Friday, August 13, 2010

Contest Winner

Remember that contest for poems about unborn babies? Well, I chose the winner (some time ago, in fact). This was a less-popular contest, but I did get two or three good submissions.

The winner is Dr. Thursday!

O Secret Trinity

For thou hast possessed my reins: thou hast protected me from my mother's womb. I will praise thee, for thou art fearfully magnified: wonderful are thy works, and my soul knoweth right well. My bone is not hidden from thee, which thou hast made in secret: and my substance in the lower parts of the earth. Thy eyes did see my imperfect being, and in thy book all shall be written... [Ps 138:13-16]
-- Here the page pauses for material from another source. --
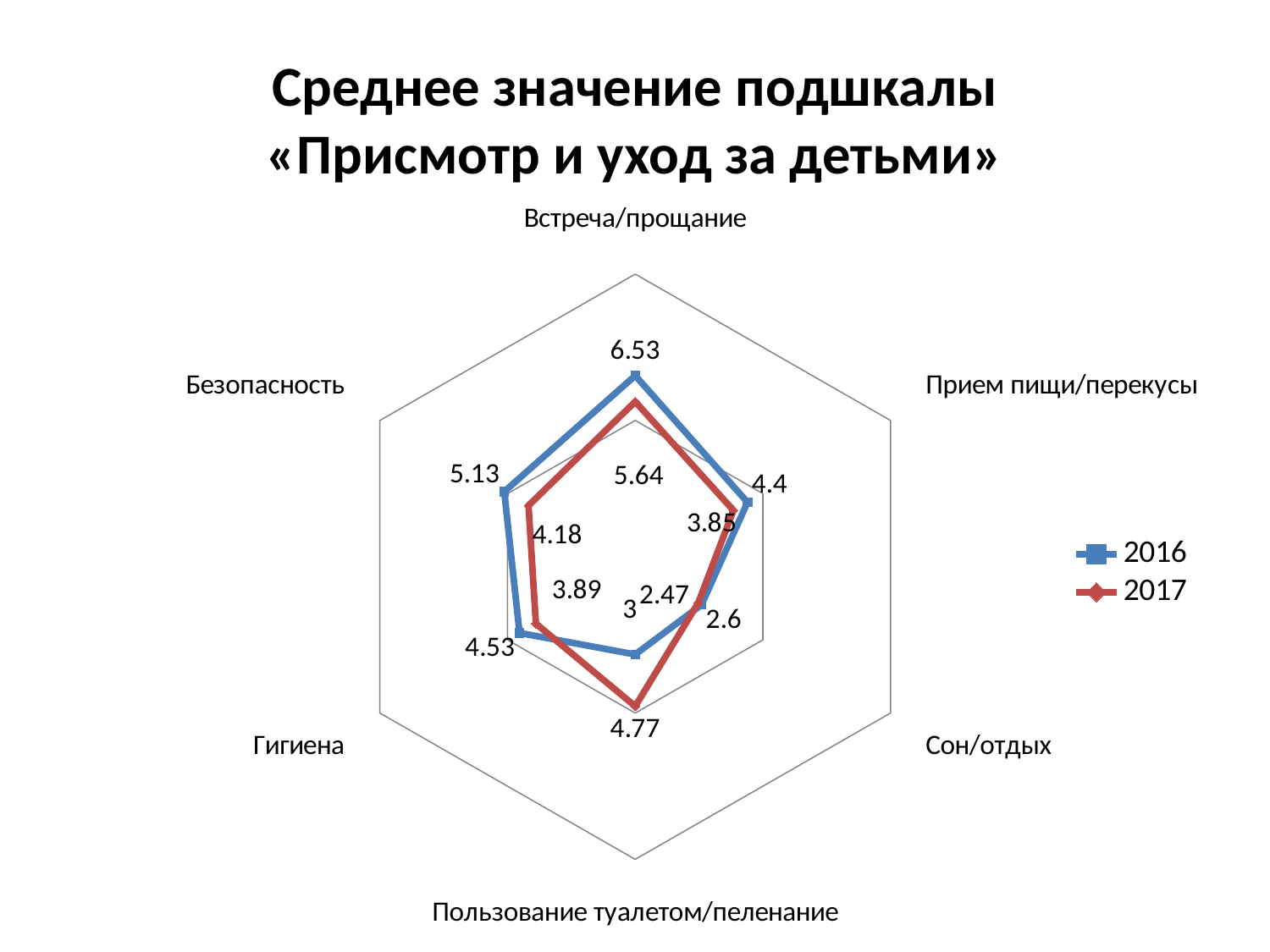
How many categories (axes) does the radar chart have? 6 How many series does the legend list? 2 What is the 2016 value for Встреча/прощание? 6.53 What is the 2016 value for Сон/отдых? 2.6 What is the 2017 value for Безопасность? 4.18 Which category has the lowest 2017 value? Сон/отдых Which category has the highest 2016 value? Встреча/прощание Which series is drawn in red? 2017 What is the 2017 value for Пользование туалетом/пеленание? 4.77 For Пользование туалетом/пеленание, which year has the larger value, 2016 or 2017? 2017 What is the difference between the 2016 and 2017 values for Встреча/прощание? 0.89 What kind of chart is shown on the slide? Radar chart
There are three broad classes of the special things in which human wisdom does permit privacy... GKC ILN Aug 10 1907 CW27:524

I myself am a mortal man, like all others, and of the race of him, that was first made of the earth, and in the womb of my mother I was fashioned to be flesh. In the time of ten months I was compacted in blood... [Wisdom 7:1-2]

The average time for delivery is ten lunar months, or 280 days.
[Arey, Developmental Anatomy 105]

That hilltop sign, the cross of wood, does teach
In rejection, reality is known.
And, too, it signs a linking part of speech,
In plain addition hides this royal throne:
A yoke of two to plow, seeds to be sown,
A fruitful field where words shall be enclayed,
The good wine poured hints loud of acts unshown...
Our flesh and bone in secrecy was made.

That tree of truth, that truth is one does preach:
How Pi, by love, ascends to Theta's zone,
And Theta, wisely, down to Pi must reach.
From heaven's height a mighty wind has blown:
The sole-begotten from the grave has flown.
Thus we seek those laws which must be obeyed:
The truth uniting seed and star and stone...
Our flesh and bone in secrecy was made.

He Who once glowed like some transcendent bleach,
Emmaus-bound, used a less blinding tone:
He gave his sidekicks clues to fill the breach,
The truth revealed, "how slow" they soon would moan.
The Master chides us too, warns still His own:
Advent will end, the truth will be displayed!
Watch, stay awake, your wits be sure to hone...
Our flesh and bone in secrecy was made.

Oh unborn Lord whose flesh and blood and bone
In secret grew as ten moons glowed and grayed,
Behold us made like you - adrift, alone...
Our flesh and bone in secrecy was made.

* * *

It gets bonus points for being a ballade -- a form I find quite difficult.

Then there's mine, which I am still not a huge fan of, but never did revise. Listen for the sentiment, not the scansion! I wrote it while driving home from work one day, very sore, with the baby kicking the guts out of me. (I must say, it is REALLY nice not to be pregnant! Babies are much more fun on the outside!) It uses a lot of allusion and sometimes straight-out quotes ... but T. S. Eliot did that too, so I don't think it (quite) counts as plagiarism. If you want I can cite my sources.

For Mark, before his birthday
I bear you with a thousand natural shocks;
I wrap you in a silent inner ocean.
I hold you closer than the Spartan child’s fox:
You tear my vitals with your every motion.
I will bear the marks you give me all my days.
I contain you in a mystery beyond speech.
I suffer the scars that only love repays;
The doppler hears two hearts beating, each to each.
That heart will pull on mine for all my years;
I do not grudge you all this passing trouble.
There is a love that’s deeper than my tears.
I walk the earth with pulses that beat double.

Wednesday, August 11, 2010

Reviving...

Someone does not want me to bring this blog back. As soon as I wrote the title, I kid you not, the baby woke up. But he is snoozing again, and here I go.

My last post was six months ago. I write that in some shock. I knew posting was going to get less frequent, and maybe take a bit of a break, but I never meant to let this space lie fallow for so long. Lately I have been doing things much deeper than poetry, but I still need that "moment of peace" that poetry provides. And I'm sure you, my gentle readers, do too. So I apologize for leaving you poetry-less for so long.

Of course you are always welcome to read my other blog, but perhaps you've seen it and said to yourself, "But I don't have a kid and am not really interested in the play-by-play of baby life! I want POETRY!" And of course I don't want to be a case in point of how women always drop their intellectual life at the side of the road when they have kids.

Part of what's delayed me so long is that I have a contest open. I've picked the winner, but I also promised to post my own entry, and I hate my own entry. I kept saying I was going to revise it and then post it, but it's unfair to leave my blog on hold just because I'm stuck on this one poem. So I'll post it as-is, and perhaps revise it later.

I leave you with an excerpt from Yeats' "A Prayer for My Daughter":

May she become a flourishing hidden tree
That all her thoughts may like the linnet be,

And have no business but dispensing round

Their magnanimities of sound,

Nor but in merriment begin a chase,

Nor but in merriment begin a quarrel.

O may she live like some green laurel,

Rooted in one dear perpetual place.




Those of you who have children -- what are your prayers for them?